TASK DIRECTIONS
Those lines of the data that hold the word "wrapper" are to be copied out.

Records contained in a dataset:
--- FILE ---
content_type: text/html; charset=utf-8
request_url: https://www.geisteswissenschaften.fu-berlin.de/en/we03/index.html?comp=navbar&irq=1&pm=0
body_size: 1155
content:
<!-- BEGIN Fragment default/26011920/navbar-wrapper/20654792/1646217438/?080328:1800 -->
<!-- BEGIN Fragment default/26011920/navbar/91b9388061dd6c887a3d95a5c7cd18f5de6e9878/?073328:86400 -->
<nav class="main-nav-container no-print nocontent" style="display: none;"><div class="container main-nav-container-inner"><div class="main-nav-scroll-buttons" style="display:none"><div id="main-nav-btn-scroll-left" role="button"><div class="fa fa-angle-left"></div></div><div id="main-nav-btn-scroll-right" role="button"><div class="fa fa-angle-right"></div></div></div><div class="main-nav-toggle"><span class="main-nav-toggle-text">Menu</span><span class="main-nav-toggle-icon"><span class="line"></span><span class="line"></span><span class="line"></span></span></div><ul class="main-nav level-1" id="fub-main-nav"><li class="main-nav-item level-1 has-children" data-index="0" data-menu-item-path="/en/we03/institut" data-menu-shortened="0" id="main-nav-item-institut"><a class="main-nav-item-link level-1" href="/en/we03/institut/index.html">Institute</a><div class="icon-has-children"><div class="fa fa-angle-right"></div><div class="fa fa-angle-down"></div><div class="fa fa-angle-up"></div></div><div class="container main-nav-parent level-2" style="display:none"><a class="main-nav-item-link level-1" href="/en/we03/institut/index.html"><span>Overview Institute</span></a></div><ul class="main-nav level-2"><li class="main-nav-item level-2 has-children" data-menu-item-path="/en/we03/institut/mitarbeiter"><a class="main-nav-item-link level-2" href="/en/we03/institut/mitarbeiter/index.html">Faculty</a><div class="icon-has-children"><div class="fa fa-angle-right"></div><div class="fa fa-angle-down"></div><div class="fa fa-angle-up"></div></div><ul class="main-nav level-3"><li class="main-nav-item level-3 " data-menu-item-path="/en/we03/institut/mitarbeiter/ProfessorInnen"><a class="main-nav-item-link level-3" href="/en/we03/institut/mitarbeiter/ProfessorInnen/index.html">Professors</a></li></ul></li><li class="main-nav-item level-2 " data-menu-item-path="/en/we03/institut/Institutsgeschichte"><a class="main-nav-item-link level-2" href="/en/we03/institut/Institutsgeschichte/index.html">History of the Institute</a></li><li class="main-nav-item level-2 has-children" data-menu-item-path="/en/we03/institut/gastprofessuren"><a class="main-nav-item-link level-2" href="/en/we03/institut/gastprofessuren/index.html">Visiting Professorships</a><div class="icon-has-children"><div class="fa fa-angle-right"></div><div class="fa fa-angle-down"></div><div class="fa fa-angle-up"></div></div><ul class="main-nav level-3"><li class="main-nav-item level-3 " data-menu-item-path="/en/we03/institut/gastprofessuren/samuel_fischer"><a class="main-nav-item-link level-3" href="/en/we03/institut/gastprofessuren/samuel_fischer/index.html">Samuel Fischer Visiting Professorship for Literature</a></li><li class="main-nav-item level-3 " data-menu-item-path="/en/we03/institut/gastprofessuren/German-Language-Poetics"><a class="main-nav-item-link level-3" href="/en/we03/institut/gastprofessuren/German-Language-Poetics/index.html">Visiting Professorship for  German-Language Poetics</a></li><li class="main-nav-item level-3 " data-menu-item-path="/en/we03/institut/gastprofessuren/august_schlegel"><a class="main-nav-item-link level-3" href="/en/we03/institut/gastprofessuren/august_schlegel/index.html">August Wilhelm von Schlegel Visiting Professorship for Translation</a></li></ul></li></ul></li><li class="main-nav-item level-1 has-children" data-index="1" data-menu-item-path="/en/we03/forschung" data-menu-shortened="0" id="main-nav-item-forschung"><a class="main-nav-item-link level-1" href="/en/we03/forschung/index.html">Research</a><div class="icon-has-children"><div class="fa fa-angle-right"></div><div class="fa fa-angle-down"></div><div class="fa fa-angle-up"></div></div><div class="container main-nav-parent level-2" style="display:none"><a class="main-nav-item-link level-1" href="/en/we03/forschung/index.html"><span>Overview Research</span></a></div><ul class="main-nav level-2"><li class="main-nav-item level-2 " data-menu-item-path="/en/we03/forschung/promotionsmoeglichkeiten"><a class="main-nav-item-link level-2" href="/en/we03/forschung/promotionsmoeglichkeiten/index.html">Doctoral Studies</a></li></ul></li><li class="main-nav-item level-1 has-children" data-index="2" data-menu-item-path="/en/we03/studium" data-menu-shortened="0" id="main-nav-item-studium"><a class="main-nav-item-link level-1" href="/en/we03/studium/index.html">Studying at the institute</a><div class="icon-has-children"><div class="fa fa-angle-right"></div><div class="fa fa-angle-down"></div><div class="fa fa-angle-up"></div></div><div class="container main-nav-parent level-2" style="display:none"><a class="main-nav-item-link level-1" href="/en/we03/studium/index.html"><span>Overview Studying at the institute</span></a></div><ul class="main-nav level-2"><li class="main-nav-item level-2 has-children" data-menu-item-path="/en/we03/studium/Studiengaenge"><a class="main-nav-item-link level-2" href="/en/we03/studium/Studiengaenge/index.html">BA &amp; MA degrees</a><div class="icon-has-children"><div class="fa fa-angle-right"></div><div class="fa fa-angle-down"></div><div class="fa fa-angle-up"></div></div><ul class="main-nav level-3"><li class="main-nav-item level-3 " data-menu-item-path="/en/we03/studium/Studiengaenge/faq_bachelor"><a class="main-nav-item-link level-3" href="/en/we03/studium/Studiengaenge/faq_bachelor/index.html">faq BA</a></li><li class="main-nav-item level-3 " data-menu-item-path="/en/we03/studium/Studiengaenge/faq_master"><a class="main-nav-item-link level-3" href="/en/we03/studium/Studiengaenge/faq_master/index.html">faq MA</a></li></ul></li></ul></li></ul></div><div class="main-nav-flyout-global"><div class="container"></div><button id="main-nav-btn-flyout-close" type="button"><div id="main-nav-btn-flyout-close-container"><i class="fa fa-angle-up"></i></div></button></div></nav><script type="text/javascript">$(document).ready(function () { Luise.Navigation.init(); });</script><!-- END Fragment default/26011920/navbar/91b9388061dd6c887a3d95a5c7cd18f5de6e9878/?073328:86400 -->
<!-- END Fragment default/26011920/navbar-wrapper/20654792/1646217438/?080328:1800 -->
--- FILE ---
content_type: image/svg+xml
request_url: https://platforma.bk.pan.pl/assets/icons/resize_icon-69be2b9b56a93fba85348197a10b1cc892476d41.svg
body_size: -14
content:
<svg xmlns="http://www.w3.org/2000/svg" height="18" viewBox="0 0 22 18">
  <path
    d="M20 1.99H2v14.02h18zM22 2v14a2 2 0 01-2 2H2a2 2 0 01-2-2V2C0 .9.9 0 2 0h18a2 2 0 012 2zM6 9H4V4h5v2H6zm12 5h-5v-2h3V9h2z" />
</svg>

EXERCISE SOLUTION
<!-- BEGIN Fragment default/26011920/navbar-wrapper/20654792/1646217438/?080328:1800 -->
<!-- END Fragment default/26011920/navbar-wrapper/20654792/1646217438/?080328:1800 -->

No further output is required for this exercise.